-- STORED DATA follows --
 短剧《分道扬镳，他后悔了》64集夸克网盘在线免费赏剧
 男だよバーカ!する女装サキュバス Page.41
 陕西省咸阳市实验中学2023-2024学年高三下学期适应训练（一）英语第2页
-- STORED DATA concluded --
TASK DETAILS |
Once the listing above has been read, restate it exactly.

REPLY |
 短剧《分道扬镳，他后悔了》64集夸克网盘在线免费赏剧
 男だよバーカ!する女装サキュバス Page.41
 陕西省咸阳市实验中学2023-2024学年高三下学期适应训练（一）英语第2页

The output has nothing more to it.